Now the company wants to build 100 GW a year of solar manufacturing capacity, which, if achieved, would easily make it the top U.S. solar manufacturer.
First Solar, currently the biggest U.S. solar manufacturer, said in November that it expects 14 GW of American manufacturing capacity in 2026, and 17.7 GW in 2027, thanks to new facilities it is building in Louisiana and South Carolina.
Tesla’s 100-GW ambition will need significant investment of between $30 billion and $70 billion, Morgan Stanley analysts wrote in a note this week, as carried by MarketWatch.
The reward could be significant, too, if Musk’s plan becomes feasible in the next few years and isn’t just another promise on which Tesla’s boss would struggle to deliver within an initially set timeframe.
It is not clear how Tesla would finance the massive push into solar manufacturing.
Its chief financial officer, Vaibhav Taneja, said on the earnings call that “this year is going to be a huge investment year from a capex perspective.”

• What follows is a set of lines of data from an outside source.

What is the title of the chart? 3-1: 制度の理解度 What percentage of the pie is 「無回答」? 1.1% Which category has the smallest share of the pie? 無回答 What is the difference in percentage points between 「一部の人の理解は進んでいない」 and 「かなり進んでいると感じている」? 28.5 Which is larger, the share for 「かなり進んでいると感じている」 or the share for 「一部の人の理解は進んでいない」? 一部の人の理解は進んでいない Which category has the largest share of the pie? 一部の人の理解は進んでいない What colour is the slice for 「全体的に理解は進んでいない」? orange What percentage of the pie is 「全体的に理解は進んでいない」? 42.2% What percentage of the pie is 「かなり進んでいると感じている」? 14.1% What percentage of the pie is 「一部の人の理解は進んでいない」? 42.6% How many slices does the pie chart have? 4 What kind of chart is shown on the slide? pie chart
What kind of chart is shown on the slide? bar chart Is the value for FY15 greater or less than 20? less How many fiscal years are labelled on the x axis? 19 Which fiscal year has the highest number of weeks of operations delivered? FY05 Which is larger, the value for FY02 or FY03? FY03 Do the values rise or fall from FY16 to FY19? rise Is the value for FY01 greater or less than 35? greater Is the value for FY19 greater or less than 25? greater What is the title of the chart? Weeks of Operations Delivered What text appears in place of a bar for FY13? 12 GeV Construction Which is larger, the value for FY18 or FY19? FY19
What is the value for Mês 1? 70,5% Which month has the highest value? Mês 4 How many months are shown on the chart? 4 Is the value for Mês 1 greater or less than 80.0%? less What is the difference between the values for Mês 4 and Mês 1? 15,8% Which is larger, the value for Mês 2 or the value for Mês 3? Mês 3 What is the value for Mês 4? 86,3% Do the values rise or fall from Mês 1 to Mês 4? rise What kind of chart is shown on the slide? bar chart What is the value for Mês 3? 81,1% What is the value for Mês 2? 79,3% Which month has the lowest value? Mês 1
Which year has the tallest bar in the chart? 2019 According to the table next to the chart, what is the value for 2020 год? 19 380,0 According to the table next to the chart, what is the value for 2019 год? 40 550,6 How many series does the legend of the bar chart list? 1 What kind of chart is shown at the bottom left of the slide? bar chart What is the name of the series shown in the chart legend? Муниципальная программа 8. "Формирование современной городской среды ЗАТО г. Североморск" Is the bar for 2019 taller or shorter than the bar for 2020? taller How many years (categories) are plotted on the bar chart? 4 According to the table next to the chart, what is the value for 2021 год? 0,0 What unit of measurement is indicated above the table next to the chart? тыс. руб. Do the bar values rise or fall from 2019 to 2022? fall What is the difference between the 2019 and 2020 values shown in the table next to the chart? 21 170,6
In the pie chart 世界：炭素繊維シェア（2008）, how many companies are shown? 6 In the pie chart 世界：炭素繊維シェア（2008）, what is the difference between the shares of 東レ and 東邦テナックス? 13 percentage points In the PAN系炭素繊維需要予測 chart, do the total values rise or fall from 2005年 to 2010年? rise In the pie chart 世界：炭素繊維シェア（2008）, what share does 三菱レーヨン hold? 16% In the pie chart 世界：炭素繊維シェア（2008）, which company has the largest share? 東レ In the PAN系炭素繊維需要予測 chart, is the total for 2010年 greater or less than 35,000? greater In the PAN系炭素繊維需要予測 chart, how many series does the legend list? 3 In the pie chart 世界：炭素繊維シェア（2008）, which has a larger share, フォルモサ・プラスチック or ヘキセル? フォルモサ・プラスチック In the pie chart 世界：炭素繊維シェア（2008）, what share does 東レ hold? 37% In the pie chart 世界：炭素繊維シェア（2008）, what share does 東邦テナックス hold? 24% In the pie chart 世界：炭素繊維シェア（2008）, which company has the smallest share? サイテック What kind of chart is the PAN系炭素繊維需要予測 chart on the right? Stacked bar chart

Tesla expects capex to top $20 billion in 2026, with spending on six factories and building an AI compute infrastructure, and continued investment in existing factories to build more capacity. This capex does not include potential investments in solar cell manufacturing, Taneja noted.
The huge solar manufacturing expansion could boost the equity value of Tesla’s energy business by between $20 billion and $50 billion, according to Morgan Stanley.
Currently, Tesla’s energy business is valued at Morgan Stanley at about $140 billion, or $40 per share—that’s 10% of the bank’s $415 share price target on Tesla.